Document excerpt
Reasoning token burn

The most repeated criticism in hands-on reports is not quality. It is overthinking.

Three different complaints line up here:

Matt Pocock's test said GLM-5.2 produced nearly 220K thinking tokens in three turns while teaching cube solving through a tool harness.
his follow-up said the third turn alone reached 560K tokens.
Anders Lie's post argued that open models often maximize a single reasoning span because benchmark training rewards it, then described a provider-side patch that forcibly interrupts runaway traces and pushes the model toward action.

More user reports point the same way. Maxime Rivest's PDF conversion example logged 178 tool calls and 64,000 tokens for a single blog-to-PDF task, and bridgemindai's critique said GLM-5.2 often needs three or four prompts for work that GPT-5.5 or Opus 4.8 finishes in one.

That makes GLM-5.2 feel like two stories at once: frontier-adjacent open weights on quality, and a model that still spends too many tokens getting there.

Raw data
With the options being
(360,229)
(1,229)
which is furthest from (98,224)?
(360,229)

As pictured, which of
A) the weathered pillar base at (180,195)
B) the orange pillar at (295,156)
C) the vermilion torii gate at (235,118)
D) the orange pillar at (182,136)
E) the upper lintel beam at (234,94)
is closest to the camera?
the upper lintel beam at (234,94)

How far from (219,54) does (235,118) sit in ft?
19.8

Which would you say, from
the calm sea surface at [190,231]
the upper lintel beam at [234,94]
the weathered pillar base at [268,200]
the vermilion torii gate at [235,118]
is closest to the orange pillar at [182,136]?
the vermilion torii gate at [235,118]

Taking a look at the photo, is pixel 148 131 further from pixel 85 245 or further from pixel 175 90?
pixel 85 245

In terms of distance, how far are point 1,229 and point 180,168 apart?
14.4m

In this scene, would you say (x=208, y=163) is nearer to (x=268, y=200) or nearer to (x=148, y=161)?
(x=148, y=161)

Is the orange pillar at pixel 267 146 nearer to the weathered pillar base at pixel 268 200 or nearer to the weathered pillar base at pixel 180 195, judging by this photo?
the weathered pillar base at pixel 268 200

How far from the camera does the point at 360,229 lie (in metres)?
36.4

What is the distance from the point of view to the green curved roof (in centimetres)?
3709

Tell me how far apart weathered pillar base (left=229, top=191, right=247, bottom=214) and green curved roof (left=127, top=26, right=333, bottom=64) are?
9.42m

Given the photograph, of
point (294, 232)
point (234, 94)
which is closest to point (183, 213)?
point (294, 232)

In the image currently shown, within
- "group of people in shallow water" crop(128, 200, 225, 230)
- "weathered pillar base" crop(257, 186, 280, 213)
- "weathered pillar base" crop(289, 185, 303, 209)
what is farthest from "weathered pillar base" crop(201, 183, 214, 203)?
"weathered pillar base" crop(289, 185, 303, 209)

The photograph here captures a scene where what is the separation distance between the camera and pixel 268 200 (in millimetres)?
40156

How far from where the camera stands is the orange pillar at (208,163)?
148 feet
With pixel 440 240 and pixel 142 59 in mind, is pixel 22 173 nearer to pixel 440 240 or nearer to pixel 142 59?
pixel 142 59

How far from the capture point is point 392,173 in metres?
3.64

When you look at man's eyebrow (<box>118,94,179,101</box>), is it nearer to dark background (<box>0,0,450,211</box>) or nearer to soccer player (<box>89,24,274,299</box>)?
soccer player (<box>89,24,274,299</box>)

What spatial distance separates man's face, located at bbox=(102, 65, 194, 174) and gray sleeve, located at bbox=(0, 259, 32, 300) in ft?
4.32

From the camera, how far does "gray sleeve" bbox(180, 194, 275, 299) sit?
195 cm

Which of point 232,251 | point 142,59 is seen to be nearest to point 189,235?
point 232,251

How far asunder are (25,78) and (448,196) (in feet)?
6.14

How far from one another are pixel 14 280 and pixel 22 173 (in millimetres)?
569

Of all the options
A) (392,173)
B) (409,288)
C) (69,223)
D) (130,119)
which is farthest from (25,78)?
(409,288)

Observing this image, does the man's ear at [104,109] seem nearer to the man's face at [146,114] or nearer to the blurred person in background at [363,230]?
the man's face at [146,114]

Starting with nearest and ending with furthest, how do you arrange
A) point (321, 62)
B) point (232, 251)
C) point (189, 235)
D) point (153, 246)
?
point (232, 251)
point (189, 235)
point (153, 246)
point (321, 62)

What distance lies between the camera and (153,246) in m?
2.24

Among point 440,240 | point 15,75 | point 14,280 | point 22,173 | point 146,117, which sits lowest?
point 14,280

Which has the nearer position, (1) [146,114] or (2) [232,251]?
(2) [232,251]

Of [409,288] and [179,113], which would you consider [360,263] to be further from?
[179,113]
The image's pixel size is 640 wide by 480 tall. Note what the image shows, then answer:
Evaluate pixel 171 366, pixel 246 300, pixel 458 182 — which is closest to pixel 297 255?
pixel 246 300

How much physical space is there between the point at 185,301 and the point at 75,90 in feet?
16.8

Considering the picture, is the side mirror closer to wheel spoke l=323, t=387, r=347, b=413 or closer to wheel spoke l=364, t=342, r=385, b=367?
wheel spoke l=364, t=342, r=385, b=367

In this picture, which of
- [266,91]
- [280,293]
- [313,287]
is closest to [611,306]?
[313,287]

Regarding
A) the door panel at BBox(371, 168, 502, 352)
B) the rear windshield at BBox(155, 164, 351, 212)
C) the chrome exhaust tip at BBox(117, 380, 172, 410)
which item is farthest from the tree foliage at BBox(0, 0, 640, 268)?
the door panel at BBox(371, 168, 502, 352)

Activity 1
In the passage on reasoning token burn, recast the paragraph beginning "More user reports point the same way" as a short bulleted list that keeps its main facts.
Activity 2
List every person or account whose report or post the passage on reasoning token burn cites by name.
The records are not needed for this work.

Task output 1
- More user reports point the same way.
- Maxime Rivest's PDF conversion example: 178 tool calls and 64,000 tokens for a single blog-to-PDF task.
- bridgemindai's critique: GLM-5.2 often needs three or four prompts for work that GPT-5.5 or Opus 4.8 finishes in one.

Task output 2
- Matt Pocock
- Anders Lie
- Maxime Rivest
- bridgemindai